-- EXCERPT TO READ follows --

Hyundai Motor’s Grandeur Hybrid vehicle pictured during a media preview of the 2017 Seoul Motor Show in Goyang, South Korea. (AP)

Hyundai Motor’s Grandeur Hybrid vehicle pictured during a media preview of the 2017 Seoul Motor Show in Goyang, South Korea. (AP)

South Korea’s largest auto show provides a look at the future of Asian premium cars and electric vehicles, as well as efforts by Asian auto and tech companies to catch up in the field of autonomous driving.

The biennial Seoul Motor Show opened last week in Goyang, north of Seoul, for a 10-day run. There are 243 vehicles on display. Two are making their world premieres: Hyundai Motor’s Grandeur hybrid electric vehicle and Ssangyong Motor’s G4 Rexton sports utility vehicle.

Eighteen others are making their Asian debuts.

Although usually smaller than auto shows in Frankfurt, Detroit or Shanghai, the Seoul Motor Show is nonetheless a place to read auto trends and consumer tastes among trend-setting, tech-savvy consumers in the world’s most populous continent.

This year’s highlight is Kia Motor’s first luxury sports sedan, Stinger, which launches a new era for premium sports cars built in South Korea, home to the world’s fifth-largest automotive group.

Growing interest in environmentally friendly cars among South Koreans will be in the spotlight as well.

The show is missing Volkswagen and Audi, after South Korea halted sales last summer of dozens of their diesel car models for using software to cheat emission tests.

Here are some highlights of the show:

HYUNDAI

Hyundai Motor is putting its electric vehicles at the forefront. It is revealing the hybrid electric version of its steady-selling Grandeur sedan which boasts a claimed fuel efficiency of 16.2 kilometres per liter (38.2 miles per gallon). It also is giving a first look at a fuel cell concept car. Hyundai plans to release its second-generation fuel cell electric vehicle early next year.

An executive demonstrated how in the future humans will be able to speak to a device to summon a driverless car to one’s door. In 2019, Hyundai, South Korea’s largest automaker, plans cars that will allow drivers to remotely turn on the lights or set the temperature inside a house.

-- EXCERPT TO READ concluded --

Decide whether each statement below agrees with the Seoul Motor Show text, answering yes or no and quoting the deciding words of the text. 1. The Seoul Motor Show takes place every year. 2. Eighteen vehicles at the show are making their Asian debuts. 3. Volkswagen and Audi are exhibiting at the show.

-- DATA EXTRACTS follows --

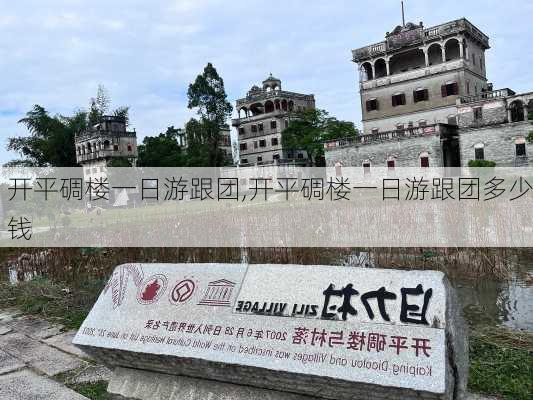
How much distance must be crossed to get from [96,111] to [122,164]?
1090 centimetres

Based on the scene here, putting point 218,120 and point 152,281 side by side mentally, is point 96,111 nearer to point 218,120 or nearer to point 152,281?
point 218,120

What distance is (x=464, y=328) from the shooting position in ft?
10.6

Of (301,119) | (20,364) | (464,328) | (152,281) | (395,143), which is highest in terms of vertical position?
(301,119)

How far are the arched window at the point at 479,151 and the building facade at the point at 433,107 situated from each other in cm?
5

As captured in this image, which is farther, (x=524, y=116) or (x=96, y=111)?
(x=96, y=111)

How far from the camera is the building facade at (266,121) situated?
41531 millimetres

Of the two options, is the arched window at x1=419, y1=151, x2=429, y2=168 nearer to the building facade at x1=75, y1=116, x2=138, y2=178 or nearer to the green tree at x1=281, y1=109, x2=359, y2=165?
the green tree at x1=281, y1=109, x2=359, y2=165

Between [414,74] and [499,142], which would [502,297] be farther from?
[414,74]

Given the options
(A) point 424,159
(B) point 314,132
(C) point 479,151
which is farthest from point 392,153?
(B) point 314,132

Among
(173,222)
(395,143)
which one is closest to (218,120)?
(395,143)

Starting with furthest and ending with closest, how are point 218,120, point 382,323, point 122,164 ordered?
point 122,164, point 218,120, point 382,323

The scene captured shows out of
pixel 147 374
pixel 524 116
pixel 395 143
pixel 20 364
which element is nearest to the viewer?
pixel 147 374

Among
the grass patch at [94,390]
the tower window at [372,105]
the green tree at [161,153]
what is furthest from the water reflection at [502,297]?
the green tree at [161,153]

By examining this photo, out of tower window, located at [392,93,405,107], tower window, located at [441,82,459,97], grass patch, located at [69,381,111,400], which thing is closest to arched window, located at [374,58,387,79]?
tower window, located at [392,93,405,107]
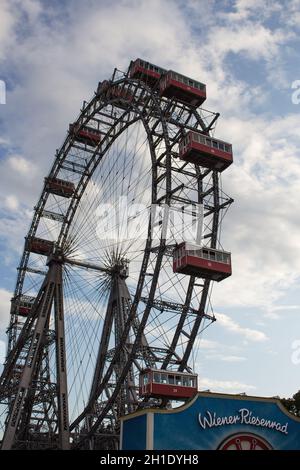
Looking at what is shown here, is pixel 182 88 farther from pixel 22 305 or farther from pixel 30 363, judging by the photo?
pixel 22 305

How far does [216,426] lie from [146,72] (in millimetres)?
32717

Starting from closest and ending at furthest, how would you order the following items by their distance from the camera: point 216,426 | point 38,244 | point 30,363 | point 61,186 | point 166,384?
point 216,426 < point 166,384 < point 30,363 < point 61,186 < point 38,244

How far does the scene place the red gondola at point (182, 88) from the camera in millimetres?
44594

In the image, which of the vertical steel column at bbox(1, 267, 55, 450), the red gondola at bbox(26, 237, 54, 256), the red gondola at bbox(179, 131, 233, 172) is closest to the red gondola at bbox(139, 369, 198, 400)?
the vertical steel column at bbox(1, 267, 55, 450)

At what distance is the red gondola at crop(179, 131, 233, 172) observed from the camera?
40.5 meters

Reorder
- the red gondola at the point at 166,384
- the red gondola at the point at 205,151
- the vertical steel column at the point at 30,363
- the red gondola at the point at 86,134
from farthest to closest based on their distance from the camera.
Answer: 1. the red gondola at the point at 86,134
2. the vertical steel column at the point at 30,363
3. the red gondola at the point at 205,151
4. the red gondola at the point at 166,384

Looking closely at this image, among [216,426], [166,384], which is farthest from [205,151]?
[216,426]

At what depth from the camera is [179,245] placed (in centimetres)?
3800

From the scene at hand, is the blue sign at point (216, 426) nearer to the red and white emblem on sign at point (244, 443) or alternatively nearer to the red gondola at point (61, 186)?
the red and white emblem on sign at point (244, 443)

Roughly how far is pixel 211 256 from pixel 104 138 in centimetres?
2142

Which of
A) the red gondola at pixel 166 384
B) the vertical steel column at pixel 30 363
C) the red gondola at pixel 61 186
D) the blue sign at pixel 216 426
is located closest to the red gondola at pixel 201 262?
the red gondola at pixel 166 384

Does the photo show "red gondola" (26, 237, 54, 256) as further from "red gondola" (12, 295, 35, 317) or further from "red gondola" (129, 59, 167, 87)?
"red gondola" (129, 59, 167, 87)

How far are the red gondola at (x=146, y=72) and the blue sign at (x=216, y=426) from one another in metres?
31.1

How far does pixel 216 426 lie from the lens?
24984 millimetres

-- DATA EXTRACTS concluded --

* **RESPONSE BELOW**:
1. No: "The biennial Seoul Motor Show"
2. Yes: "Eighteen others are making their Asian debuts."
3. No: "The show is missing Volkswagen and Audi"